第一小法廷は、取材を受けた側の「期待と信頼」が例外的に保護される場合として、(1)取材に応じることで取材対象者に格段の負担が生じる(2)取材者が「必ず一定の内容、方法で取り上げる」と説明した(3)その説明が、客観的にみて取材対象者が取材に応じる原因となった――の全条件を満たしたときに認められる余地があるとした。
そのうえで、今回のバウネットの場合を検討。「戦犯法廷」は取材とは無関係に予定されておりバウネット側に格段の負担はなく、取材担当者も「必ず一定の内容、方法で取り上げる」とは説明していないことから、バウネット側の「期待と信頼」は法的に保護されないと結論づけた。原告が主張したような「期待権」という言葉は使わなかった。
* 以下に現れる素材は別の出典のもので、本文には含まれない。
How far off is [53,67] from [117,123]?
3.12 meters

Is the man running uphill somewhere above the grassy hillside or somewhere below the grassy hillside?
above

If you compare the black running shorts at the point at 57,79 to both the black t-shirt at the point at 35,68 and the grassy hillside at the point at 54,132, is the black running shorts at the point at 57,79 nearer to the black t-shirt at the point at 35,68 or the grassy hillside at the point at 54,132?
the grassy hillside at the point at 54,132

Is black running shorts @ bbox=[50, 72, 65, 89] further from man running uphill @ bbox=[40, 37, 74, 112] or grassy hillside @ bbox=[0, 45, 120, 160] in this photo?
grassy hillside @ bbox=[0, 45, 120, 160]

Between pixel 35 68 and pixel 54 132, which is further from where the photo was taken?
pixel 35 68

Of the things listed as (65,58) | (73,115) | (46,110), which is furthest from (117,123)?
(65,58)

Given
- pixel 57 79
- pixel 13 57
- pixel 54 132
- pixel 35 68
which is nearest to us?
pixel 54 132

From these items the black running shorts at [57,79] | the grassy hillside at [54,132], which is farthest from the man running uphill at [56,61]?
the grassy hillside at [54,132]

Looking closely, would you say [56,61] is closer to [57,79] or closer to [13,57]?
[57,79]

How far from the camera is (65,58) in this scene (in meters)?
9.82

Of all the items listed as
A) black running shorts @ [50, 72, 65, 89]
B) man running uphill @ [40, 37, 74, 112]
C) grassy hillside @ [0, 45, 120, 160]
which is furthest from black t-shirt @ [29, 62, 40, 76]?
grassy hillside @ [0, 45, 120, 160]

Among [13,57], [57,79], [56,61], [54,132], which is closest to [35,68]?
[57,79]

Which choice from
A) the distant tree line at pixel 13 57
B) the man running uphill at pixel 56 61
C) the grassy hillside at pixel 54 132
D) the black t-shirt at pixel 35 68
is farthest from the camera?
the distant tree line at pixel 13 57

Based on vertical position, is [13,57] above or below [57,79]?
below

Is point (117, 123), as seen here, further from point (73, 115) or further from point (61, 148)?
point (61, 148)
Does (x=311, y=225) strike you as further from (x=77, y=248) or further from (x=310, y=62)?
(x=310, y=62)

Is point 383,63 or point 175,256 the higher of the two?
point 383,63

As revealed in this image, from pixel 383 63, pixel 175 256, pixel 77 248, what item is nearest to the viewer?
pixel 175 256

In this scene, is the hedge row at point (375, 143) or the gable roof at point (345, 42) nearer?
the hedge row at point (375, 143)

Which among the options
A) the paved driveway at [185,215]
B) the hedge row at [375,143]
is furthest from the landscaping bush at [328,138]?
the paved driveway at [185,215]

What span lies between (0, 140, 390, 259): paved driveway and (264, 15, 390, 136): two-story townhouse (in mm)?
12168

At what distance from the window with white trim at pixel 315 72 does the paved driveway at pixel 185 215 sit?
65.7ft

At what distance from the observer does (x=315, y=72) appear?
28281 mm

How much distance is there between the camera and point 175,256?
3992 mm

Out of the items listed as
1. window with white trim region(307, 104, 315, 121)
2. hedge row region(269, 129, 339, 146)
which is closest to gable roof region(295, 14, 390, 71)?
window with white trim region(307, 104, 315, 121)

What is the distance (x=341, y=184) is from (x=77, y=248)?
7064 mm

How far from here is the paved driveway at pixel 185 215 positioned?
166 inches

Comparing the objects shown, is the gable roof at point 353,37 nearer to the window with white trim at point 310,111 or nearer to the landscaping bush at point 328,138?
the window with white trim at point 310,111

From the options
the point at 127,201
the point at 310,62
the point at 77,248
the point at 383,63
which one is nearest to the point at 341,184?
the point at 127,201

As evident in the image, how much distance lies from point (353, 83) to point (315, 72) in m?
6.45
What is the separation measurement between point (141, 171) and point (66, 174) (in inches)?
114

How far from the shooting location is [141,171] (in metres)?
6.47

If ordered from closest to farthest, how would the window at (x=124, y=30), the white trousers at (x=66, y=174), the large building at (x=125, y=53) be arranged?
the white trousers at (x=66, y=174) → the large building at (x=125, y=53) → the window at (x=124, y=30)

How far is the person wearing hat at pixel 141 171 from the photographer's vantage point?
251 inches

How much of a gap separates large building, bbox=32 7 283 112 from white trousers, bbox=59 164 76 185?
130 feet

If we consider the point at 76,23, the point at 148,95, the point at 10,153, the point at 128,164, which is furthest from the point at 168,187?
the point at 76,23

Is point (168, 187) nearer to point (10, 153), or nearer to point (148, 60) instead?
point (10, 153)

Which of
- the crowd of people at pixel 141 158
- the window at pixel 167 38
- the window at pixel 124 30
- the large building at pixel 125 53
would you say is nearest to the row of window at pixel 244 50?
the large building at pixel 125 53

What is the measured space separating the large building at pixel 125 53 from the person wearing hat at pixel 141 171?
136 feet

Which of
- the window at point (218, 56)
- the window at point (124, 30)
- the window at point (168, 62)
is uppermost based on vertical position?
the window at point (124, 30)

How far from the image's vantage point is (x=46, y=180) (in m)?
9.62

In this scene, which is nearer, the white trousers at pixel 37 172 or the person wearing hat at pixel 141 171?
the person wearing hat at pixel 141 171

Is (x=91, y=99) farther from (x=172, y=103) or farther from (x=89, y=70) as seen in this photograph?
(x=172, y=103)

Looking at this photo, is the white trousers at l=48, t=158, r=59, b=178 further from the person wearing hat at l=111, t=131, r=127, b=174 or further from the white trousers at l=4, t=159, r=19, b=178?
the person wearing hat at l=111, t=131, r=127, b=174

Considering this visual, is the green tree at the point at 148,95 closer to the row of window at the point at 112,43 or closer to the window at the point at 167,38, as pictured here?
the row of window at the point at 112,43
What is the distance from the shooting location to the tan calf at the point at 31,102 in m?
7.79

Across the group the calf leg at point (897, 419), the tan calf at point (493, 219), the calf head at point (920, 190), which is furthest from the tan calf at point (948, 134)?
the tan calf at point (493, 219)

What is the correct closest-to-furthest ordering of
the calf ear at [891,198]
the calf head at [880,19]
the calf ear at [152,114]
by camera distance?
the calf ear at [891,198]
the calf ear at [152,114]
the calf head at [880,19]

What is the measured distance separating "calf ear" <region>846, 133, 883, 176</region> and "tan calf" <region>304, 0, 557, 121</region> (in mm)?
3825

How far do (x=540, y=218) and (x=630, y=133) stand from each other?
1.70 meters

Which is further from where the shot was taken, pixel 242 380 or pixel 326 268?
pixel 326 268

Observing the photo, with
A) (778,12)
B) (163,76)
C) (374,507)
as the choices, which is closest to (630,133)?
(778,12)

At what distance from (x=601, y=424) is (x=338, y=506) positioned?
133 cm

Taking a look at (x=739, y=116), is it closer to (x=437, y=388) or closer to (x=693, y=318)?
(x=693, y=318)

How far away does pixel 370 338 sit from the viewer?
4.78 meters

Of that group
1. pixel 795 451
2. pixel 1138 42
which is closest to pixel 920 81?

裁判官5人のうち、4人の多数意見。横尾裁判官は「報道の自由の制約につながるもので、期待と信頼が法的保護に値すると認める余地はない」と述べ、一切の例外を認めないとの意見を述べた。
二審判決は「NHK側が国会議員などの意図を忖度(そんたく)し、当たり障りのないよう番組を改変した」などと評価したが、第一小法廷は、この評価を含む二審の判断を取り消した。今回の不法行為の有無を判断するために必要がないため、「忖度したか」についてはそれ以上具体的な言及はしなかった。(岩田清隆)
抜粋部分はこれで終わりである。